Task goal —
Offset each number in the answers, including the distance figure and every point coordinate, by adding 114. Then write out the records, with the requests unchanged, from the start up to and including the line containing "[210,145] → [285,398]".

Source material —
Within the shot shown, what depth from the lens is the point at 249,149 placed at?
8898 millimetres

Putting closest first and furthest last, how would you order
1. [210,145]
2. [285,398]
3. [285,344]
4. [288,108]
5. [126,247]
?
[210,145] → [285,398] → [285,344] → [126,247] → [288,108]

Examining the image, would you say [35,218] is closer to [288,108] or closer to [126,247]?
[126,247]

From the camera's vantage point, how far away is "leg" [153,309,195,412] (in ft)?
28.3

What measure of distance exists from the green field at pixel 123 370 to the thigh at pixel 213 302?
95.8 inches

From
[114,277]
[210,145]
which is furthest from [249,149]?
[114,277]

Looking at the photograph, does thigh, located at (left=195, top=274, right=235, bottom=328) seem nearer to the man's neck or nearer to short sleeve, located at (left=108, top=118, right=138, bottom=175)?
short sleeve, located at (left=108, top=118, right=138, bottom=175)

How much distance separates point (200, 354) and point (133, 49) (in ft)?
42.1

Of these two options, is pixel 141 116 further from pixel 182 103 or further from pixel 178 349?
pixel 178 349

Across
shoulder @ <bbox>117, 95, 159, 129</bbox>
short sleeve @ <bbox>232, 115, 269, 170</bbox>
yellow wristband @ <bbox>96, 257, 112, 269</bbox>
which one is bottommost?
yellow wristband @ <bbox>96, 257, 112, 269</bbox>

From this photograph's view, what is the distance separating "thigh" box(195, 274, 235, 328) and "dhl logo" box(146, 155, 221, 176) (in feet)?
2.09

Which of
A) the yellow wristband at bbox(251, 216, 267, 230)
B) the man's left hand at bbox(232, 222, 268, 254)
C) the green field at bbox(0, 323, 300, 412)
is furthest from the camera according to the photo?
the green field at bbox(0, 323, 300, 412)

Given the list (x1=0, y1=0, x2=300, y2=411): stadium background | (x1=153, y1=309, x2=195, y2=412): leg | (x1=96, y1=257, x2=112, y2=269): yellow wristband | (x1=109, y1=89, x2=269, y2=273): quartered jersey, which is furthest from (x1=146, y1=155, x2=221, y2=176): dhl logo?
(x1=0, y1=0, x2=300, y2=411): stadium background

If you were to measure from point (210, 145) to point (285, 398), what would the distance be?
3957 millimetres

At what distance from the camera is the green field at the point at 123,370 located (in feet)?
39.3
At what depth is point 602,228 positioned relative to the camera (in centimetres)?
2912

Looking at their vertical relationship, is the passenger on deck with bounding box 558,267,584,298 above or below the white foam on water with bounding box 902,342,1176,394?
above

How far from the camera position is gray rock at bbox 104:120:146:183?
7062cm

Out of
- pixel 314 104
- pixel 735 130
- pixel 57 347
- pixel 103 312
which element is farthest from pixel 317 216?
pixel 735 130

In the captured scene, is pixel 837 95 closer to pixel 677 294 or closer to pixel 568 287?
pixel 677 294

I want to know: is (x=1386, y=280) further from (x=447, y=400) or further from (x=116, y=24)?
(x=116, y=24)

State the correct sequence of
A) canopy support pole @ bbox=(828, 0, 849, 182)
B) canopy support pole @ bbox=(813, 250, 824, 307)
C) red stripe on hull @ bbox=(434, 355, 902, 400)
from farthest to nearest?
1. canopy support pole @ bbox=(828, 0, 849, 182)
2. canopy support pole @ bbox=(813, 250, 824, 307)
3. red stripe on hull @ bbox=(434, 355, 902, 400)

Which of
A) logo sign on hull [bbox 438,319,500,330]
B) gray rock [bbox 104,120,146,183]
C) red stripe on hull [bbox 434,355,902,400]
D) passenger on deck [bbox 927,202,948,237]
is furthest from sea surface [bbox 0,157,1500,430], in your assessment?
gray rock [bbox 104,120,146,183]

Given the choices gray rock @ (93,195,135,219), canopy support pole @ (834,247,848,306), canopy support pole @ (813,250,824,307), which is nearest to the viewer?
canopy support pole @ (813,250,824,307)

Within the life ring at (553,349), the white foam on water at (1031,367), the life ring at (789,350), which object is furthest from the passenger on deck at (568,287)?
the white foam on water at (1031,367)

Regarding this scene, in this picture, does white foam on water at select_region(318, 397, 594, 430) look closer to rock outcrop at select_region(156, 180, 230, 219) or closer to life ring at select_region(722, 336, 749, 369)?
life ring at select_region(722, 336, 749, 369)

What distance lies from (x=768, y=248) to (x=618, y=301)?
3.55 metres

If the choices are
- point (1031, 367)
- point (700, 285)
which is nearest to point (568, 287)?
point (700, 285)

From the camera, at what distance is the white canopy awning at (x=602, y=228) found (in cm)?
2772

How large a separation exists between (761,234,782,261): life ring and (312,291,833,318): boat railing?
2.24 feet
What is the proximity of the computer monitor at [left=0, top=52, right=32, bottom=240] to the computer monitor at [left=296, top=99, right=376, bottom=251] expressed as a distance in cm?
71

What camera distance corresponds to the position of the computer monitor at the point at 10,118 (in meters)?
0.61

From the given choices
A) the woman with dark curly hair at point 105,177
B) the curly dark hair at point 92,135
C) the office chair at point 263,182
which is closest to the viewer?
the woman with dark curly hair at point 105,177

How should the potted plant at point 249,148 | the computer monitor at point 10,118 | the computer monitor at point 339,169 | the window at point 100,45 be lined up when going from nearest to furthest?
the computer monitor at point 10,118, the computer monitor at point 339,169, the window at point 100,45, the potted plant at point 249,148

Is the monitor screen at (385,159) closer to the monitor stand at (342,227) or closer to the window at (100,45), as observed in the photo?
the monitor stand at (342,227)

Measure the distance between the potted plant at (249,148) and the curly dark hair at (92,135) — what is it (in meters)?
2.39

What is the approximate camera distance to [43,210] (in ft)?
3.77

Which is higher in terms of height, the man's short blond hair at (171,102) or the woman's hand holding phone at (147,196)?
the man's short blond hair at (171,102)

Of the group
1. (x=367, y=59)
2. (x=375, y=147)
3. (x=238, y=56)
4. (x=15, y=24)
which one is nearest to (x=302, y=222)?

Task output —
Within the shot shown, what depth from the lens is the point at 249,149 placed at?
9012 millimetres

Putting closest first and furthest last, how would you order
1. [210,145]
2. [285,398]
3. [285,344]
4. [288,108]
5. [126,247]
?
[324,259] → [399,512] → [399,458] → [240,361] → [402,222]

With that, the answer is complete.